6.3 Upon cancellation of the Services in accordance with this clause 6, all Intellectual Property and New Intellectual Property shall be returned by the Customer to the Supplier and, for the avoidance of doubt, any licence for the Customer to use such property shall cease with immediate effect.
7 Relationship of Parties
7.1 The Supplier and the Customer agree that the relationship between them shall be that of independent contractors and that nothing in these Terms and Conditions constitutes any relationship of employer and employee, principal and agent or partnership between the parties, and neither party has any authority to represent the relationship as such.
8.1 The Customer indemnifies the Supplier, its officers, employees and agents (Indemnified Parties) against all claims, losses, damages, liability or expenses (including actual legal costs payable to legal representatives) suffered or incurred by the Indemnified Parties and arising directly or indirectly from or in connection with a breach or non- performance of any of the obligations or warranties of the Customer under these Terms and Conditions; any breach by the Customer of any representation express or implied made by the Customer to the Supplier or any third party in connection with these Terms and Conditions, any negligent or unlawful act or omission by Customer; or any claim by any person arising out of the provision of Services by the Supplier.
9 Dispute Resolution
9.1 If there is a dispute between the parties arising out of, or in connection with, these Terms and Conditions, the parties will endeavour, in good faith, to resolve the dispute by using informal dispute resolution techniques.
10.1 If the Supplier, in providing the Services or otherwise as a result of this Agreement, receives or has access to any Personal Information, the Supplier must, in respect of that Personal Information: a comply with the Privacy Act; b only use the Personal Information for the purpose of providing the Services.
11 Force Majeure
11.1 Neither party will be liable to the other for any failure or delay caused by an event of Force Majeure, provided that it complies with this clause. The affected party shall inform the other as soon as it is practicable to do so and shall take reasonable steps to overcome the failure or delay.
12 Health and Safety
12.1 The Supplier will consult, cooperate and coordinate with the Customer with a view to ensuring both parties comply with their respective obligations under the Health and Safety at Work Act 2015 as they relate to the performance of the Services.

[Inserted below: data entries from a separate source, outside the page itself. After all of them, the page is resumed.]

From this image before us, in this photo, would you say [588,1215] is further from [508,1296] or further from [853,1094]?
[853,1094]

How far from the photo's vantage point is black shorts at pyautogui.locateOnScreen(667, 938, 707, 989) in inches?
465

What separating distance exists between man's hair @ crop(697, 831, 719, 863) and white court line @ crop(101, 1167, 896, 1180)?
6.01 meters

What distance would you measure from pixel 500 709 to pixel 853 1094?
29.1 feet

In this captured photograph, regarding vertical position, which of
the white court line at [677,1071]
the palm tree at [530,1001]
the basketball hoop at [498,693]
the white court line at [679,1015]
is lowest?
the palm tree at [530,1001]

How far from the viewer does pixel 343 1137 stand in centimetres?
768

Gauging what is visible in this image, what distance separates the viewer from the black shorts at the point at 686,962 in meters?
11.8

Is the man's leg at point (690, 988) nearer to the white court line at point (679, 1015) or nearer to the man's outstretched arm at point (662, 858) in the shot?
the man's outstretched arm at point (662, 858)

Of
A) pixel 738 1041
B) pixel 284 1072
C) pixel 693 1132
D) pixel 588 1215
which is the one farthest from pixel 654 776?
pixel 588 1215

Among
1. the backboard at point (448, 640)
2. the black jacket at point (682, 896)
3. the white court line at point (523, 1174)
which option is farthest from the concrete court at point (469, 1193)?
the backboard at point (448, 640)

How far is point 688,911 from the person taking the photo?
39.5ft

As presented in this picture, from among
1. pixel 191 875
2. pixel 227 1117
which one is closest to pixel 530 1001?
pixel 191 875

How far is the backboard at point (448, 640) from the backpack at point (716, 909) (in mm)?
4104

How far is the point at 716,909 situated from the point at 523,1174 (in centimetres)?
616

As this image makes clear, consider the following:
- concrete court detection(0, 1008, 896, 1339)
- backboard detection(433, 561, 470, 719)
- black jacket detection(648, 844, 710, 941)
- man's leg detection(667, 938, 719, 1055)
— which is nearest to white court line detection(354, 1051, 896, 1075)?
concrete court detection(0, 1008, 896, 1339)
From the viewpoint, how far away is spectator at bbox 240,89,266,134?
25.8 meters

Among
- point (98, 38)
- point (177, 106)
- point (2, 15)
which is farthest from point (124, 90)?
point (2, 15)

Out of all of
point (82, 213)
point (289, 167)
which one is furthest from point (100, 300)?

12.2 The Supplier will, in performing the Services, comply with its obligations under the Health and Safety at Work Act 2015.
13.1 Each party shall at all times keep confidential, treat as privileged, and not directly or indirectly make, or allow any disclosure or use to be made of the Confidential Information except to the extent:
a. required by law;
b. necessary to obtain the benefit of, or to carry out any obligations under, this Agreement;
c. that the parties otherwise agree in writing, which agreement shall not be unreasonably withheld or delayed; or
d. that the information is or becomes publicly available without breach by either party of its confidentiality obligations under this clause or at law.
14.1 The Supplier may vary these Terms and Conditions at anytime by giving the Customer 7 day’s written notice specifying the variation.
14.2 The Terms and Conditions will be governed in accordance with the law of New Zealand.